Veterinarians in Sooke are warning dog owners to be vigilant amid an outbreak of parvovirus that has already killed at least eight pets.

Staff at Sooke Veterinary Hospital say they've seen 11 cases of parvo in the last month alone, a significant increase considering the clinic usually sees one or fewer cases per year.

Parvovirus affects dogs' gastrointestinal systems, causing symptoms such as vomiting, diarrhea and loss of appetite. It can also be fatal in young puppies.

The clinic said it's aware of eight deaths caused by the virus while two animals appear to have fully recovered and one remains ill.

Despite the high number of deaths, head veterinarian Dr. Deborah Lambert said the cases aren't widespread and only stem from two locations.

The concern is that the virus can easily spread by a dog being in contact with another dog's feces.

"The largest problem with Parvovirus is that it survives in the environment for years potentially, so direct contact with a dog is not required," Lambert told CTV News in an email.

Dogs of any age can get parvo, but it's especially dangerous for puppies, which can dehydrate quickly.

"Remember that puppies are not immune to parvovirus until at least one week after their second vaccination," said Lambert. "We recommend the pet mixes only with known vaccinated animals during that window (as it as a vital developmental stage for socialization) and avoids busy areas."
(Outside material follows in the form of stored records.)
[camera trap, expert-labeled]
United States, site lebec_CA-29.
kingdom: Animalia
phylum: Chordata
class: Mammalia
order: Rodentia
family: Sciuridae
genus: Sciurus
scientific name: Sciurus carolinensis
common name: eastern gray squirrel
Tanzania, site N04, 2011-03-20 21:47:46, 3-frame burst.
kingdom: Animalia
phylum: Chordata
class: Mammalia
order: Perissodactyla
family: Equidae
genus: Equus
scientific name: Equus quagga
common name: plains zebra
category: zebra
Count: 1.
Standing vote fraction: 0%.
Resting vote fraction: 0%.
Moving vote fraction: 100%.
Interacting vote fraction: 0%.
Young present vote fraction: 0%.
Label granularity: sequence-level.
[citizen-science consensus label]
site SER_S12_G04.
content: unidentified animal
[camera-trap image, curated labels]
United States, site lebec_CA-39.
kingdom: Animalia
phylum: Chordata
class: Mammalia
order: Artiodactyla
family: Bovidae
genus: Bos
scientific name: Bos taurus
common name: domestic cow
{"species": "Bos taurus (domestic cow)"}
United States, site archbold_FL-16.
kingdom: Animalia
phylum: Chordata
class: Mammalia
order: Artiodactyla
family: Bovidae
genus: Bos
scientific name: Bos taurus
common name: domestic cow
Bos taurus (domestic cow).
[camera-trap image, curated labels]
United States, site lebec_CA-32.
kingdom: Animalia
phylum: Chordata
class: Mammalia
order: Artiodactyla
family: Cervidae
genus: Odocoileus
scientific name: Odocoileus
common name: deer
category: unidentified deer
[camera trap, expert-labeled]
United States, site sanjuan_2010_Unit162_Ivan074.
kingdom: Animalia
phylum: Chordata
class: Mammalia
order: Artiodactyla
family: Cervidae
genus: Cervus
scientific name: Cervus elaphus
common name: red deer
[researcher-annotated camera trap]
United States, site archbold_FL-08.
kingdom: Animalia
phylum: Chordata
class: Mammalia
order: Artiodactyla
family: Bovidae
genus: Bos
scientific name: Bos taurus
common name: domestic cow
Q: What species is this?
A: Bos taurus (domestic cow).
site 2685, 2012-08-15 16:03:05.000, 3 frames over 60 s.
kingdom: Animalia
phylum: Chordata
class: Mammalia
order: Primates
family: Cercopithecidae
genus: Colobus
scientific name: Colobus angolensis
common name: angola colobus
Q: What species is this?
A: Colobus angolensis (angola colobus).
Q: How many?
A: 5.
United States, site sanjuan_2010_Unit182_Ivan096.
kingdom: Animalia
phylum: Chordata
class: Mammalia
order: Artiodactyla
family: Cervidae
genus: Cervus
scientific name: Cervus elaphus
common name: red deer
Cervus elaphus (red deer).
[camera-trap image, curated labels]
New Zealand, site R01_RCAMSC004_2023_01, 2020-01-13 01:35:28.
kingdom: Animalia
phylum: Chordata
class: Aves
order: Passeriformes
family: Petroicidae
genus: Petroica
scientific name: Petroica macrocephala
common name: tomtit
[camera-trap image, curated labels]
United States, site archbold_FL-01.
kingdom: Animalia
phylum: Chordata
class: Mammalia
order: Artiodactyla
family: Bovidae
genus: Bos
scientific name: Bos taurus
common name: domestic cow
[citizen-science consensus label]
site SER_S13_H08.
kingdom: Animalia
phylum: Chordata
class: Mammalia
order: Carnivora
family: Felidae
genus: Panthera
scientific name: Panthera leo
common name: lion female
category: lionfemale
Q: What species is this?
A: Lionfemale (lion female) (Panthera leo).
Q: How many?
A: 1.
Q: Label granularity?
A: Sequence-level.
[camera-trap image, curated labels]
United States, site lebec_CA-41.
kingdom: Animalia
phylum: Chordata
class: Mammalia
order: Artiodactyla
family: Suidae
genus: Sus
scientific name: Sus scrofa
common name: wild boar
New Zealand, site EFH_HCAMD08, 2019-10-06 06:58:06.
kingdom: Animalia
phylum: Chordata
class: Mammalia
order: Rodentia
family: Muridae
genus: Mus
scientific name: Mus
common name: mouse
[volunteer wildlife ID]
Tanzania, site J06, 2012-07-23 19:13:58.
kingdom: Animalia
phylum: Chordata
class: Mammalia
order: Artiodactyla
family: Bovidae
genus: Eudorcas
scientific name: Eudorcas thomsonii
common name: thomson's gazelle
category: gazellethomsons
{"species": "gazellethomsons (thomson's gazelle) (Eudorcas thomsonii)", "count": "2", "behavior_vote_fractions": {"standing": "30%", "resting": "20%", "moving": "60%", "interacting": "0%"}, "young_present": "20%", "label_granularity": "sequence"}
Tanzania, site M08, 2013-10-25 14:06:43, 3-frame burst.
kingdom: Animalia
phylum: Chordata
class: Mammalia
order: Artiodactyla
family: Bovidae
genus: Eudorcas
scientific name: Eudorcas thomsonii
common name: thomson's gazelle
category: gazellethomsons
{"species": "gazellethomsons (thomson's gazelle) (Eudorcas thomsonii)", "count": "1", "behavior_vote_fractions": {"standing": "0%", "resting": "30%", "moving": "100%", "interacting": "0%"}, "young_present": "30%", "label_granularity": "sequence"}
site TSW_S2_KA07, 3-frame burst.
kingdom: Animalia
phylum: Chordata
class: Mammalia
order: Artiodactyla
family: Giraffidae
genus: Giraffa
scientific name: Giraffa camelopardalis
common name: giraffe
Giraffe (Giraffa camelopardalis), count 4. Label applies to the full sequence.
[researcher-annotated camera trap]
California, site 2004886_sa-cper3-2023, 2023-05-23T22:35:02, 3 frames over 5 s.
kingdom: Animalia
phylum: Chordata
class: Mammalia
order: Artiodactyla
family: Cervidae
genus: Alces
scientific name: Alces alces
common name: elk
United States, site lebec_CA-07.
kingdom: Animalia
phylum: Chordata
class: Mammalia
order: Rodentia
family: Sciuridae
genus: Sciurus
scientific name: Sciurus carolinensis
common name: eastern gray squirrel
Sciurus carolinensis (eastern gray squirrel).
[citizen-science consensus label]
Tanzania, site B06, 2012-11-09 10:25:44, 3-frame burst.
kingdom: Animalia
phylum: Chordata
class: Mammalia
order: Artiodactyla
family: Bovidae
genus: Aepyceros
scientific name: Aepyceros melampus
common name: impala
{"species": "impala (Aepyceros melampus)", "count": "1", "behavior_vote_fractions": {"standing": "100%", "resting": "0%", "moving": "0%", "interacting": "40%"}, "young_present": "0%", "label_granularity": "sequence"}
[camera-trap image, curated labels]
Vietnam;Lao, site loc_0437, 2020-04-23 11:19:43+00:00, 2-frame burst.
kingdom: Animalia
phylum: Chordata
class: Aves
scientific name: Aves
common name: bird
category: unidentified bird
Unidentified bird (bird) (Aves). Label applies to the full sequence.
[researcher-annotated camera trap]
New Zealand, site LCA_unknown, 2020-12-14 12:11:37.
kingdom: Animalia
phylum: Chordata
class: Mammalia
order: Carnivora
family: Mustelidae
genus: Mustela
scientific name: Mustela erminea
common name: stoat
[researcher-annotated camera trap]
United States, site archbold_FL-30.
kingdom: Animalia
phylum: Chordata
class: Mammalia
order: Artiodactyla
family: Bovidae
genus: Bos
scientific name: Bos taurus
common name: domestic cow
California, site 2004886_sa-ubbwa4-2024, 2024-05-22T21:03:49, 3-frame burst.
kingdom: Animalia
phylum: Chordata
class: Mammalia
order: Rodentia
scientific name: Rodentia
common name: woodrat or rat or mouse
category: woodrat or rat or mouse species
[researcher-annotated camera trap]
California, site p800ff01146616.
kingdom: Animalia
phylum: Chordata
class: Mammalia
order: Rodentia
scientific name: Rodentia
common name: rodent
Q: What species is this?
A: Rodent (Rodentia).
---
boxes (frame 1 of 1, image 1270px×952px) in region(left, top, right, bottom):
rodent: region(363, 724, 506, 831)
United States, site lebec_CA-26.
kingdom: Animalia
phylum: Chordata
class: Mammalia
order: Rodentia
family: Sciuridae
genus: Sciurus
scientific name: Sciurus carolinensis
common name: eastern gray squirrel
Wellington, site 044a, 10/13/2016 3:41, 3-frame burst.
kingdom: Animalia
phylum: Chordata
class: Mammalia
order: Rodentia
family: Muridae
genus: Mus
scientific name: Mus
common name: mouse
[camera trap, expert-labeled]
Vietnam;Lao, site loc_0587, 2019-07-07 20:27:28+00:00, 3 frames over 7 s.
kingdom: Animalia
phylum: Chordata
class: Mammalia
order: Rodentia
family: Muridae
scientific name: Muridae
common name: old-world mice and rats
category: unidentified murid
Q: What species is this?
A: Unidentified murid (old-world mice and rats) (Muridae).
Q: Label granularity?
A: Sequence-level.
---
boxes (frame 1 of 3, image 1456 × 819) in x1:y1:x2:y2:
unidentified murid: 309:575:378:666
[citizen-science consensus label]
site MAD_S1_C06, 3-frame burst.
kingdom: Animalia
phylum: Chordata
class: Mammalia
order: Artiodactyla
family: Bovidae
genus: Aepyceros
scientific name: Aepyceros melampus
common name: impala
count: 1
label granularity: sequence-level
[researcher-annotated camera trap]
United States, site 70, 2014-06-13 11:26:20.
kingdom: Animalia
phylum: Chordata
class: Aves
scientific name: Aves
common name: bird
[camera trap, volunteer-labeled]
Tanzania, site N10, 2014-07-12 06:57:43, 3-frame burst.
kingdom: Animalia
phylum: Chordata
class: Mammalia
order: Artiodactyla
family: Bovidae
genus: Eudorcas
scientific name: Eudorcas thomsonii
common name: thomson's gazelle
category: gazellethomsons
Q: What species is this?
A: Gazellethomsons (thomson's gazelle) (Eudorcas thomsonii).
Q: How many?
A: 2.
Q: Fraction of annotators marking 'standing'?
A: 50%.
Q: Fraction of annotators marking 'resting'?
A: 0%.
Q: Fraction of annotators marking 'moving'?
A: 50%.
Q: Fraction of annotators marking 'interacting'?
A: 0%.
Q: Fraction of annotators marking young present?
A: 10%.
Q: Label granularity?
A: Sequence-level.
Any animals affected should be immediately taken to a vet and may require fluid support, antibiotics, anti-nausea medication and anti-diarrheals.

Otter Point Veterinary Hospital in Sooke confirmed it has also recently treated a dog for parvo.

"If your dog is regularly vaccinated and healthy, you really don't need to be all that worried," said veterinarian Clare Tompkins. "If you do have young pups, make sure that they are vaccinated, or if they're maybe too young to be vaccinated or not fully finished with their series yet, keep the contained in your own yard."